• Check your understanding:
a) Write out the part of the court opinion starting at "3. It is further" and ending at "application filed herein.".
b) Using the court opinion, say whether each statement agrees with it, answering yes or no and quoting the words that decide it: (i) Wishard required its employees to use the tunnel to reach the West Lot. (ii) Clemans was struck by a car while crossing Wilson Street outside its marked crosswalk. (iii) The full Board affirmed the decision without any members dissenting.

• Excerpt:
━━━━━━━━━━━━━━━━━━━━

Appellant-plaintiff Judith Clemans ("Clemans") appeals from the denial by the Worker's Compensation Board ("the Board") of her claim under the Worker's Compensation Act ("the Act"),
Clemans presents a single restated issue for our review: whether the Board erred in concluding that she did not sustain an injury arising out of and in the course of her employment with Wishard.
2 and Procedural History 3
Clemans was a laboratory technician for Wishard and worked on the main level of Wishard's Regenstrief Building. She parked her car in an employee parking lot provided by Wishard known as the West Lot. Wilson Street, a public thoroughfare neither owned nor controlled by Wishard, runs between the Regenstrief Building and the West Lot. There are two paths that Wishard employees can take to access the West Lot from the Regenstrief Building: they can either exit the Regenstrief Building through its main level doors and cross Wilson Street directly; or they can go to the lower level of the Regenstrief Building, enter a tunnel that crosses beneath Wilson Street, exit the tunnel into an adjacent physician's parking lot, and from there walk to the West Lot. Wishard employees are not encouraged or required to use the tunnel to reach the West Lot, and means of access to the West Lot is left to the employee's discretion.
On the afternoon of April 9, 1998, Clemans completed her duties at Wishard, exited the Regenstrief Building on the main level, and began walking toward the West Lot. She was crossing Wilson Street outside the boundaries of its marked pedestrian crosswalk when she was struck by a car and injured.
1. It is ... found that the factual matters herein are not in dispute, the same having been stipulated to by the parties.
2. It is further found that based on such stipulated facts, the undersigned does conclude that the plaintiff did not suffer an accidental injury arising out of and in the course of her employment. This conclusion is based on the fact that the plaintiff was not on the premises of the defendant but in fact was on a public street not owned, controlled, or maintained by the defendant.
3. It is further found that the plaintiff was exposed to no special hazard greater than the public at large by the use of the public street and an alternate means of accessing the defendant's parking lot by way of a covered tunnel was available.
4. It is further found, therefore, that plaintiff shall take nothing by her application filed herein.
The full Board summarily affirmed the decision of the single hearing member on September 17, 1999, with four members of the Board concurring and three members dissenting.
Discussion and Decision
The Act provides compensation for employees who suffer injuries that occur "by accident arising out of and in the course of their employment." IND.CODE § 22-3-2-5. The determination of whether an injury arises out of and in the course of employment is fact-sensitive and depends upon the circumstances of each case. Construction Management and Design, Inc. v. Vanderweele, 660 N.E.2d 1046, 1049 (Ind.Ct.App.1996), trans. denied. However, if the facts pertinent to the question of liability are not in dispute, as here, the question becomes one of law for the courts to decide. Id. When reviewing a decision of the full Board, this court is not bound by the Board's interpretation of the law, and we will reverse a decision if the Board incorrectly interprets the Act. Duvall v. ICI Americas, Inc., 621 N.E.2d 1122, 1124 (Ind.Ct.App.1993). Nevertheless, we will pay due deference to the interpretation of a statute by the administrative agency charged with its enforcement in light of its expertise in its given area. Ballard v. Book Heating & Cooling, Inc., 696 N.E.2d 55, 56 (Ind.Ct.App.1998), trans. denied.

━━━━━━━━━━━━━━━━━━━━

• Given entries:

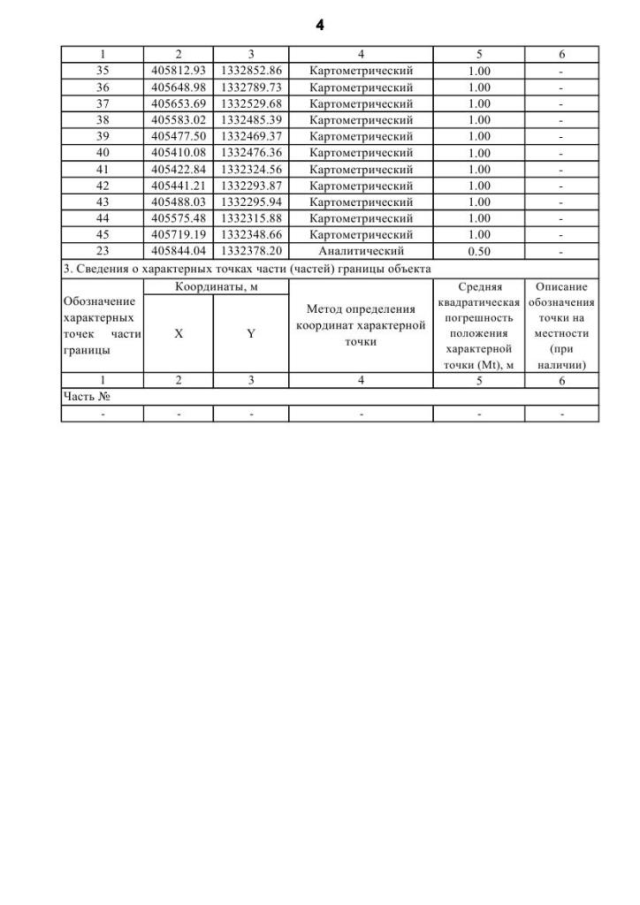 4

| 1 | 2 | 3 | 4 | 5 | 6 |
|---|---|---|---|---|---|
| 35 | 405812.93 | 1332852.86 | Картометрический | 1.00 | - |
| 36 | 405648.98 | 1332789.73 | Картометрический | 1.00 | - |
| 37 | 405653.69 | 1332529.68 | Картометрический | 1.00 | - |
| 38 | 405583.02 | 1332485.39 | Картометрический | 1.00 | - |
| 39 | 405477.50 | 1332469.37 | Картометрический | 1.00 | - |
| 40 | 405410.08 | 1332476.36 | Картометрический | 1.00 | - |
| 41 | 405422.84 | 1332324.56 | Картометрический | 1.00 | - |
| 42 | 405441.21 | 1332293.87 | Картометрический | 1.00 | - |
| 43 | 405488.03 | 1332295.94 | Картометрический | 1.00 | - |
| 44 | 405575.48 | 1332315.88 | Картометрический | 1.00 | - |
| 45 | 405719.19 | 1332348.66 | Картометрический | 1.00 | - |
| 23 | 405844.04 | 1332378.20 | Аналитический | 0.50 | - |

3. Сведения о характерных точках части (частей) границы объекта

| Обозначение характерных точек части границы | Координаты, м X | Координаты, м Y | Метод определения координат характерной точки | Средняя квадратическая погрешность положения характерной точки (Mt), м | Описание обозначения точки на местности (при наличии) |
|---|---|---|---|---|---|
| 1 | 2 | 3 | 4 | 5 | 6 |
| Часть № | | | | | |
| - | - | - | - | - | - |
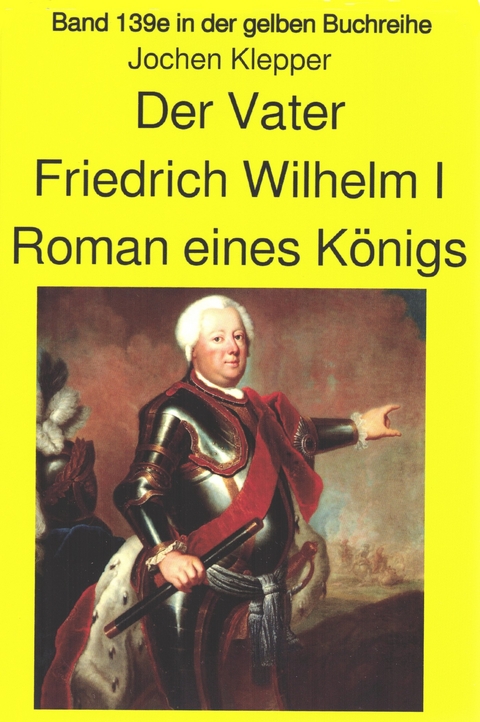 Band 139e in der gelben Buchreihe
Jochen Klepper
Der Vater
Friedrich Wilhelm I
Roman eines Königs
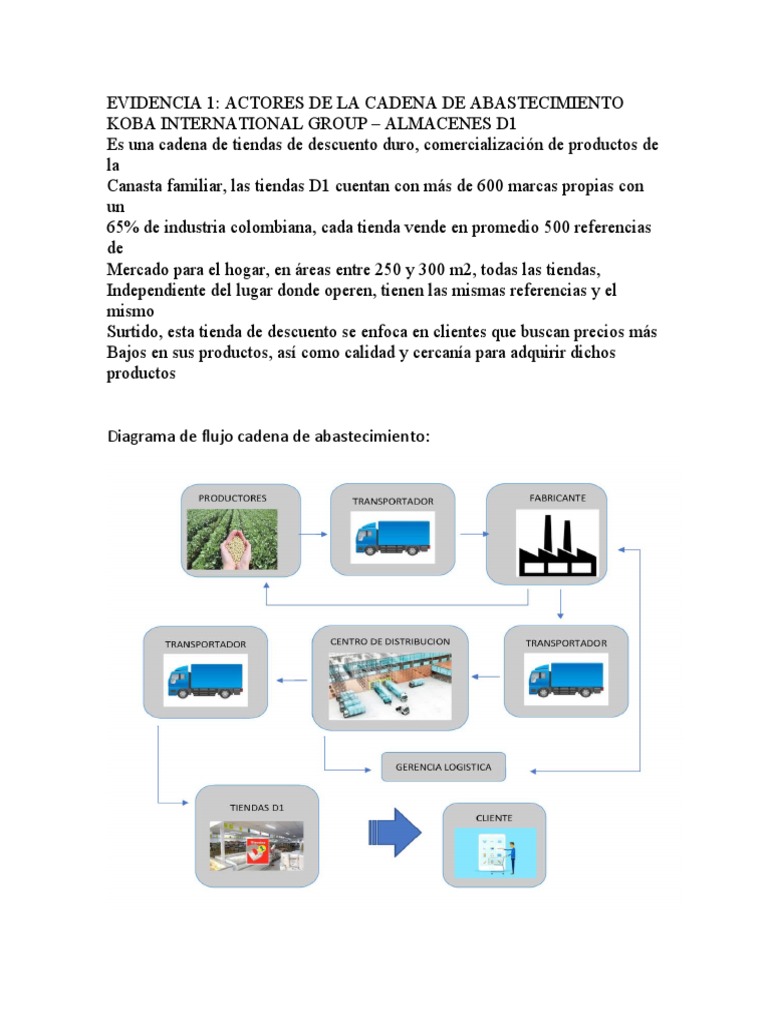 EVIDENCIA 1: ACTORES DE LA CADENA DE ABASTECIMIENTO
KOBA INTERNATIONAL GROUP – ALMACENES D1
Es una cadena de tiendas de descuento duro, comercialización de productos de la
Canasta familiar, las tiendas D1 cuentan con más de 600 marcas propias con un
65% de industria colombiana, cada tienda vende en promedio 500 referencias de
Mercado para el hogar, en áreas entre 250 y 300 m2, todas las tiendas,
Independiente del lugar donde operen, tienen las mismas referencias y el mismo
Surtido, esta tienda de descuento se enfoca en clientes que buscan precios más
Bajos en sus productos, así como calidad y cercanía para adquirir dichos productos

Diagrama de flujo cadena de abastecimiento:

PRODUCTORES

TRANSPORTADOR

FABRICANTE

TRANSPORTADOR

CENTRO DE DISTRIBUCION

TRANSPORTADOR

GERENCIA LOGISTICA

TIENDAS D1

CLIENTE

━━━━━━━━━━━━━━━━━━━━

• Results:
a)
3. It is further found that the plaintiff was exposed to no special hazard greater than the public at large by the use of the public street and an alternate means of accessing the defendant's parking lot by way of a covered tunnel was available.
4. It is further found, therefore, that plaintiff shall take nothing by her application filed herein.

b)
(i) No: "Wishard employees are not encouraged or required to use the tunnel to reach the West Lot"
(ii) Yes: "She was crossing Wilson Street outside the boundaries of its marked pedestrian crosswalk when she was struck by a car and injured."
(iii) No: "with four members of the Board concurring and three members dissenting"